Tareas por realizar:
- a) Transcribe del hilo sobre Tacna la parte que se abre con las palabras que contienen "-Una en las" y se cierra con "la pileta ornamental.".
- b) Según el hilo sobre Tacna, ¿qué afirma Filter acerca de la limpieza de la ciudad?
- c) Prosigue el hilo sobre Tacna a partir de su último mensaje.

# Tacna!



## Filter (Apr 9, 2005)




----------



## J Block (Feb 16, 2004)

Esas cabinas telefonicas me encantan. Parece una ciudad bonita de noche!


----------



## Filter (Apr 9, 2005)




----------



## Mouses (Dec 21, 2004)

...xuxa ta en algodon la ciudad, ta buena


----------



## Filter (Apr 9, 2005)




----------



## Liquido (Apr 3, 2005)

wow que bonita ciudad...


----------



## Juan1912 (Jul 15, 2004)

JAAAAAAAAAA QUÉ PENDEJO!!!!!
Sacaste las fotos dle programa "tiempo de viaje" del tío rafo leon. bien pensado, pero te faltó poner las fotos de las mezquitas


----------



## Filter (Apr 9, 2005)

Notas sobre Tacna: 

-Es una de las poquísimas ciudades en las que no hay ticos.
-Una en las que se registra el menor bullicio vehicular y en la que todo el mundo respeta las normas de tránsito.
-Gustav Eiffel construyó la iglesias de la ciudad y como acto de generosidad regaló la pileta ornamental.
-Tacna es una de las ciudades más limpias del país.


----------



## Filter (Apr 9, 2005)

Si ps iba a subir el video, pero en verdad que lata es muy largo y nadie lo iba a descargar a la larga jajajaja, voy a hacer esto con otras ciudades que él visite, para crear un registro fotográfico.

Filas de datos:
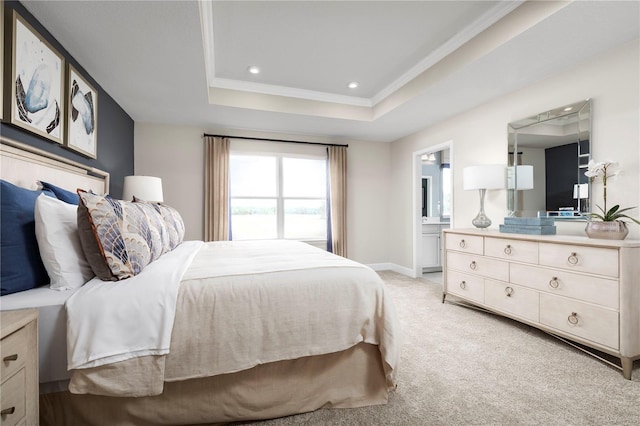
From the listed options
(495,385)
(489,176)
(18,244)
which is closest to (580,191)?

* * *

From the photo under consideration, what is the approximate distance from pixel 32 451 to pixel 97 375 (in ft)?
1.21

* * *

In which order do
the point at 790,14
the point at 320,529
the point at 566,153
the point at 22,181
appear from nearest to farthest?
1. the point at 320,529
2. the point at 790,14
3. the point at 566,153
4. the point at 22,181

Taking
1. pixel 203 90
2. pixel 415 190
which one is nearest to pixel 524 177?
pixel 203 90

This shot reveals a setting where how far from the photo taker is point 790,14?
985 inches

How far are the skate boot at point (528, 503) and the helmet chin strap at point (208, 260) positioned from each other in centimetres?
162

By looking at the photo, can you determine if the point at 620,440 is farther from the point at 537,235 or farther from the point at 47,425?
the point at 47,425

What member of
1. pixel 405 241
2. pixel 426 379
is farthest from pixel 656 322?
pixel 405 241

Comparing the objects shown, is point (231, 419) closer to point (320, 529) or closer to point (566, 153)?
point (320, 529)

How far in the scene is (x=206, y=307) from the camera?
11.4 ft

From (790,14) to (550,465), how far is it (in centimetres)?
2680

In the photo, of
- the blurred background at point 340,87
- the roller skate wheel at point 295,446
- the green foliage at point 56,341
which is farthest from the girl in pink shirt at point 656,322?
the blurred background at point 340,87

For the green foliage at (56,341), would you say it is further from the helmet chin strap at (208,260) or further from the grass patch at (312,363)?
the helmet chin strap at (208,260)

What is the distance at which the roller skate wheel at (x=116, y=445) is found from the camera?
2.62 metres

Respuestas por tarea:
- a)
-Una en las que se registra el menor bullicio vehicular y en la que todo el mundo respeta las normas de tránsito.
-Gustav Eiffel construyó la iglesias de la ciudad y como acto de generosidad regaló la pileta ornamental.

- b) Que Tacna es una de las ciudades más limpias del país.

- c)
----------



## J Block (Feb 16, 2004)

Filter, que programa tienes para bajar programas de tv a tu compu?


----------



## skyperu34 (May 25, 2003)

MUY HERMOSA !!!!! Y HEROICA !!!!


----------



## Liquido (Apr 3, 2005)

Este no tienes datos de poblacion... que puesto ocupa entre las ciudades peruanas?...


----------



## Filter (Apr 9, 2005)

J Block said:


> Filter, que programa tienes para bajar programas de tv a tu compu?


Necesitas una tarjeta de televisión sin eso no se puede ver nada en la computadora, yo uso programas de Windvd.


----------



## J Block (Feb 16, 2004)

AHHH SHHAA...gracias!


----------



## Filter (Apr 9, 2005)

J Block said:


> AHHH SHHAA...gracias!


----------



## BluePhoenix (May 1, 2004)

Una pregunta geograficamente estupida: 
Tacna es ciudad costera o de la sierra? en que regiòn clasificaria?


----------



## Chalaco (Aug 29, 2004)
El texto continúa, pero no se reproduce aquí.